►
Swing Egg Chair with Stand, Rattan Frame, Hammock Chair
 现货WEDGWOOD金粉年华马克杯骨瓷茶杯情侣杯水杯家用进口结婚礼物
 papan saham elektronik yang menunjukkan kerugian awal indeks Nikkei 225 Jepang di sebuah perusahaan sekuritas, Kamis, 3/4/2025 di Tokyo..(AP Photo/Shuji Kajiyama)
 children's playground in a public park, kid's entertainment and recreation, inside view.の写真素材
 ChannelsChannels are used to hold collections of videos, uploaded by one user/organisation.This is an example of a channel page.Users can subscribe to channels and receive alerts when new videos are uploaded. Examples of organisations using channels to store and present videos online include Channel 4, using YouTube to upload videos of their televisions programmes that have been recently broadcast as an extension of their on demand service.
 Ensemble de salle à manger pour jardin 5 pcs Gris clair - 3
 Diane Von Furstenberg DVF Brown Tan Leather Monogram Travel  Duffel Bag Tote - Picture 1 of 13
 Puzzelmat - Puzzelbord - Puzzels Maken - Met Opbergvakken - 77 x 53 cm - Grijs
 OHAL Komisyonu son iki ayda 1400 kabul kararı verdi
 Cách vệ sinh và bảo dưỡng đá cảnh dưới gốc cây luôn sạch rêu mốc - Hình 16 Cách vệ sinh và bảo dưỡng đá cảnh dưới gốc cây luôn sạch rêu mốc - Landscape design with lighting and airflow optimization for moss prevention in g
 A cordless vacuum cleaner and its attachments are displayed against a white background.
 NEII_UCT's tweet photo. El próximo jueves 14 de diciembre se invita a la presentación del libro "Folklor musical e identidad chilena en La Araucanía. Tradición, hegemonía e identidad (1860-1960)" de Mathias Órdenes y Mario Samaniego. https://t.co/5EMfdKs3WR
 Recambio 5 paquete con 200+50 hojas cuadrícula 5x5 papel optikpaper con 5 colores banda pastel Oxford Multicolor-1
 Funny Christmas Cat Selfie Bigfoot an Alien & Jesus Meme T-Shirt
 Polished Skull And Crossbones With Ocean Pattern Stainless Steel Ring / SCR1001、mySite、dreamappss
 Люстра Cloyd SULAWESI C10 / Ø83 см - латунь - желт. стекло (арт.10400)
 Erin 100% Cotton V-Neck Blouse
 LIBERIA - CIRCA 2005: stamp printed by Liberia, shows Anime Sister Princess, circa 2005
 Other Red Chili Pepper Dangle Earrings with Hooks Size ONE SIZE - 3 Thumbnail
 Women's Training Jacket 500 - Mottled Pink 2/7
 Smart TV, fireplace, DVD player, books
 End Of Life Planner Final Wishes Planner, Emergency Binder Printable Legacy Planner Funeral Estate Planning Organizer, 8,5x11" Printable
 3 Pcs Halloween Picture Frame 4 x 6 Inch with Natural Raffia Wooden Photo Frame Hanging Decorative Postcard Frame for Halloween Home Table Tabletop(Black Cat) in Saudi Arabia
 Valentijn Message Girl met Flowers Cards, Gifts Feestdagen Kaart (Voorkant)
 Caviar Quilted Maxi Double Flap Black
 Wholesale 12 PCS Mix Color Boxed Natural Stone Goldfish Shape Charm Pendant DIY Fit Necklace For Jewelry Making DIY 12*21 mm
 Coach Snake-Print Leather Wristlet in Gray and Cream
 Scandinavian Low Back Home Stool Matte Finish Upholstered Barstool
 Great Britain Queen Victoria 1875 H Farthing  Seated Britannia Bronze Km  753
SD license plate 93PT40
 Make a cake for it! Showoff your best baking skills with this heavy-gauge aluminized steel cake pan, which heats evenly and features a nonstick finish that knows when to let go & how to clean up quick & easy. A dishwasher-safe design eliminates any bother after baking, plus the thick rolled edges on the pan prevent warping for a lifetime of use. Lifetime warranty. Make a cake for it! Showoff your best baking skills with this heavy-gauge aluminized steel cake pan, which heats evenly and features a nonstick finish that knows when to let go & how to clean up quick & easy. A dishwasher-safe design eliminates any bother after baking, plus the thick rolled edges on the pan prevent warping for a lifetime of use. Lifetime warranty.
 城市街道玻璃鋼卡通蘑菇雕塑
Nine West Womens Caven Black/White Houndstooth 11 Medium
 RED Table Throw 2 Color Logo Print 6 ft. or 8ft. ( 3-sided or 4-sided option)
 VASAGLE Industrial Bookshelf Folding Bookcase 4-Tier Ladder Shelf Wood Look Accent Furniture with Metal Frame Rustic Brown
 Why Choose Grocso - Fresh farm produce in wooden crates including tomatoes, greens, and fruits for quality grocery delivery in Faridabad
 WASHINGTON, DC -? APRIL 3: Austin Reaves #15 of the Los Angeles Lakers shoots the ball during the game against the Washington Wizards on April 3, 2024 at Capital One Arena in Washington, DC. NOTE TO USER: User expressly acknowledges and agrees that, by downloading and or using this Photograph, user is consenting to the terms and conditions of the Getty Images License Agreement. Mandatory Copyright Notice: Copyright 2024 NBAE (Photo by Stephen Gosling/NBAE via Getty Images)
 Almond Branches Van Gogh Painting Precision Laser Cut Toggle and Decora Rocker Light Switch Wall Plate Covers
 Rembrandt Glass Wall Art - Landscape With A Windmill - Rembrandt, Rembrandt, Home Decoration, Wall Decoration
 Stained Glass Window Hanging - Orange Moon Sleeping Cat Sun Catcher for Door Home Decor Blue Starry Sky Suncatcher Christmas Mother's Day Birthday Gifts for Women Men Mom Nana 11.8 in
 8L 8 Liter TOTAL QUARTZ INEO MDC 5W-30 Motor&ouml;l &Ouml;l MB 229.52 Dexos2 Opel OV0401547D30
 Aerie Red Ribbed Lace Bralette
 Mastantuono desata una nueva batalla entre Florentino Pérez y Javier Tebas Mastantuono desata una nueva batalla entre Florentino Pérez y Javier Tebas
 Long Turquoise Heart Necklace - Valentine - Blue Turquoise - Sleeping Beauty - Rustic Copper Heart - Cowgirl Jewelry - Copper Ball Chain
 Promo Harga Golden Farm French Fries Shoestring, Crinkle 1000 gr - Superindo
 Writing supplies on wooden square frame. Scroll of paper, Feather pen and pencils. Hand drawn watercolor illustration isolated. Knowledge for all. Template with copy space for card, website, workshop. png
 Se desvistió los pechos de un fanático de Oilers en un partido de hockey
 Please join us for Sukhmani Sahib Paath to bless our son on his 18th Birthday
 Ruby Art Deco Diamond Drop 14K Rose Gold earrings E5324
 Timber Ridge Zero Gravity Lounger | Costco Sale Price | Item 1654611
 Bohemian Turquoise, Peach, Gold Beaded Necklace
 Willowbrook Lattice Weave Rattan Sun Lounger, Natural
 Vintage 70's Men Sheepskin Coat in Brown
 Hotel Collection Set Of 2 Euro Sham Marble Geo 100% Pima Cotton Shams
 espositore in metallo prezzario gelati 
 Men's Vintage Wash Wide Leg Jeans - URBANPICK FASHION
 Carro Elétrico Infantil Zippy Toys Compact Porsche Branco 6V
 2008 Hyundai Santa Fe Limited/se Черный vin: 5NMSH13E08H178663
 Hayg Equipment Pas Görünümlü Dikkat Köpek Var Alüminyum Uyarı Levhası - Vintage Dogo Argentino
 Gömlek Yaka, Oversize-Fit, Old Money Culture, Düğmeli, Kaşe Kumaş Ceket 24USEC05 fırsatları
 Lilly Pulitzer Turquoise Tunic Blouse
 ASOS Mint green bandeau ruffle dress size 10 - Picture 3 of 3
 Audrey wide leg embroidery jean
◄
DIRECTIONS FOR THIS TASK: Please return every line in the data that includes the string "Blouse".

ANSWER TO THE EXERCISE:
 Erin 100% Cotton V-Neck Blouse
 Lilly Pulitzer Turquoise Tunic Blouse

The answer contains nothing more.